In the category of History, for a distinguished and appropriately documented book on the history of the United States, Ten thousand dollars ($10,000) was awarded to “Embers of War: The Fall of an Empire and the Making of America’s Vietnam,” by Fredrik Logevall (Random House), a balanced, deeply researched history of how, as French colonial rule faltered, a succession of American leaders moved step by step down a road toward full-blown war.
Also nominated as finalists in the History category were: “The Barbarous Years: The Peopling of British North America: The Conflict of Civilizations, 1600-1675,” by Bernard Bailyn (Alfred A. Knopf), a luminous account of how the British colonies took root amid raw brutality, often with terrible consequences for the settlers as well as the native population, and “Lincoln’s Code: The Laws of War in American History,” by John Fabian Witt (Free Press), a striking work examining how orders issued by President Lincoln to govern conduct on battlefields and in prisons during the Civil War have shaped modern laws of armed conflict.
In the category of Biography, for a distinguished and appropriately documented biography or autobiography by an American author, Ten thousand dollars ($10,000). Awarded to “The Black Count: Glory, Revolution, Betrayal, and the Real Count of Monte Cristo,” by Tom Reiss (Crown), a compelling story of a forgotten swashbuckling hero of mixed race whose bold exploits were captured by his son, Alexander Dumas, in famous 19th century novels.

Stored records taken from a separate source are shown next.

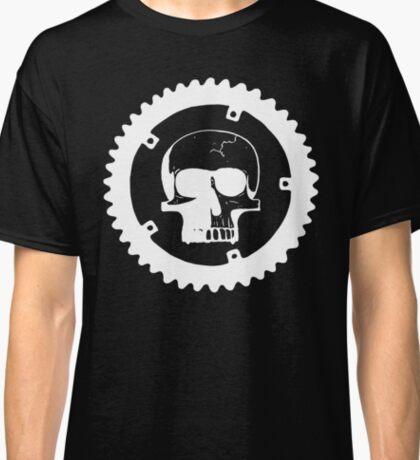 Sprocket Skull- White on Black Classic T-Shirt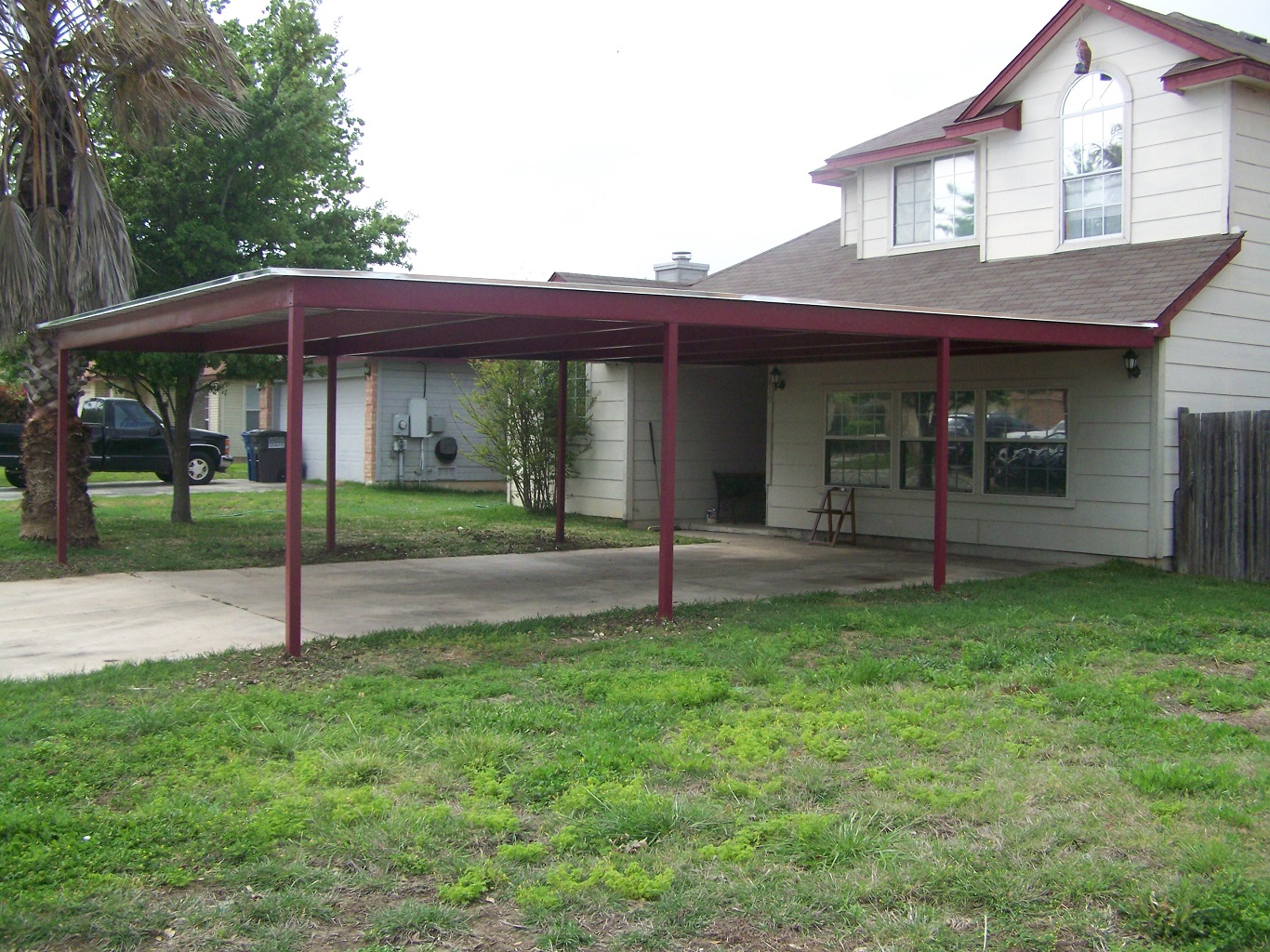 cheap metal building kits for sale in oklahoma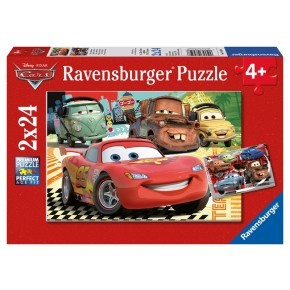 Ravensburger Cars New Adventure puslespil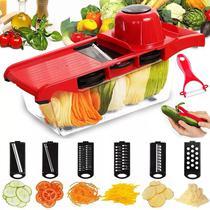 Mandoline Slicer Nicer Fatiador Cortador Legumes 6 Em 1 Lâminas Inox - Penselar Fun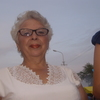 валентина, 66, г.Чаплыгин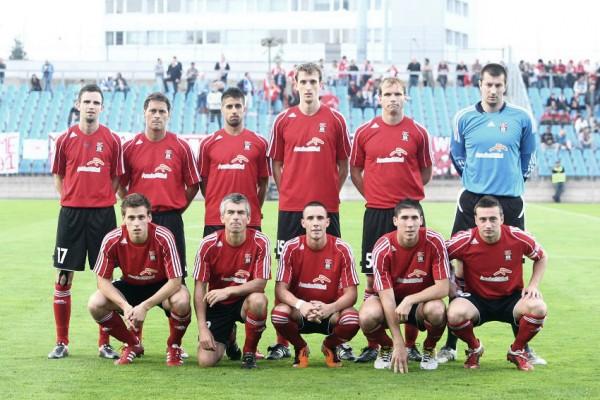 Un club luxembourgeois en passe de faire tomber l'Olympiakos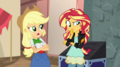 """Applejack """"get out of workin' on a movie"""" EGS2.png"""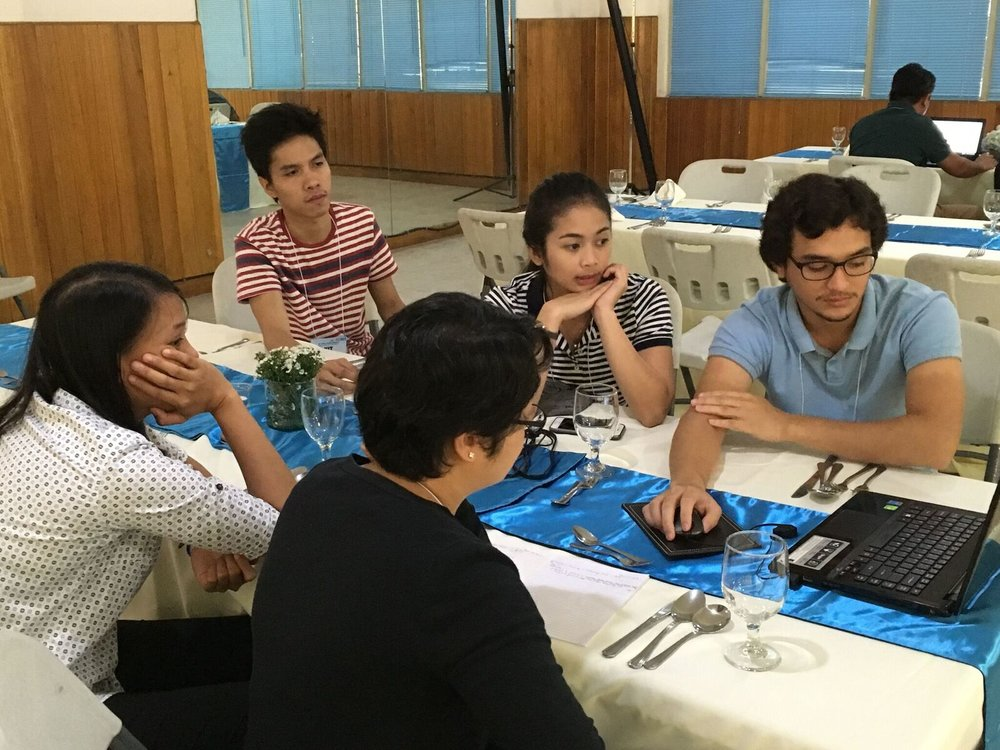 - During the week of June 26-30 2017, CCRES held a week-long workshop in Manila, Philippines, demonstrating the tools and innovations the CCRES science & discovery team has been developing to help provide improved support for Marine Protected Area (MPA) design. The workshop was run by Dr. Nils Krueck from MSEL, Dr. Vera Horigue from UP-MSI, Madeline Davey from MSEL, and Kubi Follosco from CCRES Philippines.With 15 attendants from across the Philippines, the workshop introduced the participants to CCRES, the current practices for MPA design, the advanced MPA tools developed by the CCRES team and discussed data collection, data requirements, and potential issues for MPA design. The workshop had a strong emphasis on the individual case studies, assisting the participants in the early stages of comprehensive MPA design and planning; focusing on marine conservation, connectivity, size and fisheries management and productivity.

Also nominated as finalists in the Biography category were: “Portrait of a Novel: Henry James and the Making of an American Masterpiece,” by Michael Gorra (Liveright/W.W. Norton), an elegant and enlightening book that brings together the complicated life of a great author and the evolution of his great novel, “The Portrait of a Lady-” and “The Patriarch: The Remarkable Life and Turbulent Times of Joseph P. Kennedy,” by David Nasaw (The Penguin Press), a monumental work that tells the story of the relentless tycoon who created a dynastic family that helped shape modern American history and also suffered immense tragedy.
In the category of Nonfiction, for a distinguished and appropriately documented book of nonfiction by an American author that is not eligible for consideration in any other category, Ten thousand dollars ($10,000). Awarded to “Devil in the Grove: Thurgood Marshall, the Groveland Boys, and the Dawn of a New America,” by Gilbert King (Harper), a richly detailed chronicle of racial injustice in the Florida town of Groveland in 1949, involving four black men falsely accused of rape and drawing a civil rights crusader, and eventual Supreme Court justice, into the legal battle.
Also nominated as finalists in the Nonfiction category were: “Behind the Beautiful Forevers: Life, Death and Hope in a Mumbai Undercity,” by Katherine Boo (Random House), an engrossing book that plunges the reader into an Indian slum in the shadow of gleaming hotels near Mumbai’s airport, revealing a complex subculture where poverty does not extinguish aspiration, and “The Forest Unseen: A Year’s Watch in Nature,” by David George Haskell (Viking), a fascinating book that, for a year, closely follows the natural wonders occurring within a tiny patch of old-growth Tennessee forest.